El bongó tiene una historia cultural muy rica. Estos
fueron desarrollados en el este de Cuba en la provincia de
Guantánamo a fines del 1800. Instrumento
de percusión de influencia Afrocubana, que se impuso en la
música popular, en las primeras agrupaciones de Son, junto a la
conga, tumbadora y pailas.
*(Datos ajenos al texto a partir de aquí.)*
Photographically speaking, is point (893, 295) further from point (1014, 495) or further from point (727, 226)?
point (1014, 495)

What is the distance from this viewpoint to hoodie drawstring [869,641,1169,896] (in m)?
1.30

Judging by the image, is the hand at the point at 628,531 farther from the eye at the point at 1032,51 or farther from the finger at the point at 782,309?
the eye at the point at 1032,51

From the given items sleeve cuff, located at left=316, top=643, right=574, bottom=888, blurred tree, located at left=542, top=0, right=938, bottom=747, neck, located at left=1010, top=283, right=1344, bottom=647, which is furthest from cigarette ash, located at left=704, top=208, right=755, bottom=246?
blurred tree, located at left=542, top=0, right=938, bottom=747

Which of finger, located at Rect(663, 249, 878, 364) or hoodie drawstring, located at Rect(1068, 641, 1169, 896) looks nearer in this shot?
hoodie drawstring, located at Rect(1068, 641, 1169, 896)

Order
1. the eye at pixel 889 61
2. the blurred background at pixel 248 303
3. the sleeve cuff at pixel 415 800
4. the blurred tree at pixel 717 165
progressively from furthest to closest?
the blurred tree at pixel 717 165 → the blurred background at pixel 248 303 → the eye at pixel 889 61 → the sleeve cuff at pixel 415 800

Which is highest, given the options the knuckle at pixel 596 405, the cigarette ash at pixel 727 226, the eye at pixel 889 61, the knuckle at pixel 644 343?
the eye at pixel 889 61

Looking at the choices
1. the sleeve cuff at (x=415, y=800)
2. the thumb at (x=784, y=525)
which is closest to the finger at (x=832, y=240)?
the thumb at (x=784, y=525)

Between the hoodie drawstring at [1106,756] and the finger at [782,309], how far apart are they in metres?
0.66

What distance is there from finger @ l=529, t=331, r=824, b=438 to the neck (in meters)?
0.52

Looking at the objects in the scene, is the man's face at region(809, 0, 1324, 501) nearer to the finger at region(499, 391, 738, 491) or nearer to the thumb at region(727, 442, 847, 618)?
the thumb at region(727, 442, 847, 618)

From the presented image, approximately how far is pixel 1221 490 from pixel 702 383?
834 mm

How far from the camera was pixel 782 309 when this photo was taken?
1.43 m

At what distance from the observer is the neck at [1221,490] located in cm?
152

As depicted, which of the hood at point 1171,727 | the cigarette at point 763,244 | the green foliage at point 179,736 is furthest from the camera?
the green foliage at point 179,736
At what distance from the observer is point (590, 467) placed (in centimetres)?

Este estilo es una mezcla de las culturas africanas y españolas ricas de Cuba y contienen las raíces del salsa
moderna. En los '40s y '50s, los bongos emergieron como "el sonido"
para la nueva generación de bongoceros.
Decía Ortiz* en "De la rumba y el bongó en
polémica" en 1936 que "es un instrumento mulato, muy moreno, creado
por el genio cubano (...) el bongó es creación de Cuba libre".
"La presencia
del bongó nos planta un aspecto importante de la gran síntesis
que se dan en el son, no solo por su morfología, sino también
por el papel que juega dentro del conjunto de instrumentos. Viejos
informantes nos comunican la existencia de tambores que se hacían
con pequeñas bateas, abriéndoles el fondo de manera que quedara
un aro de madera que sujetara las duelas, poniéndoles un cuero
fino, como unas panderetas, que se encoraban con piel de venado.
Las duelas se pintaban de rojo y negro y se dedicaban para dar en
ellas algunos golpes incidentales mientras se decía un rezo para Elebwa(1), o bien otros tamborcitos, por pares, que se colocaban como
ofrenda a los Ibbeyis(2), deidades mellizas en los cultos de santería.
Por otra parte, en algunos sitios del sur de la Isla se empleaban,
para los conjuntos de son, un solo tamborcito, el cual se sujetaba
con una mano o bajo el brazo, para percutir con la otra. Luego, el
empleo de dos tambores, sujetos por una tira de cuero o una soga
para montarlos sobre una pierna, parece haber sido ya el
antecedente del bongó, cuya forma definitiva se sitúa en este
siglo".
*Fernando Ortiz
etnólogo, investigador, ensayista cubano 1881/1969
(1)divinidad de la
santería cubana
(2)deidades protectores de los niños y mellizos representados con colores
diferentes generalmente el rojo y azul.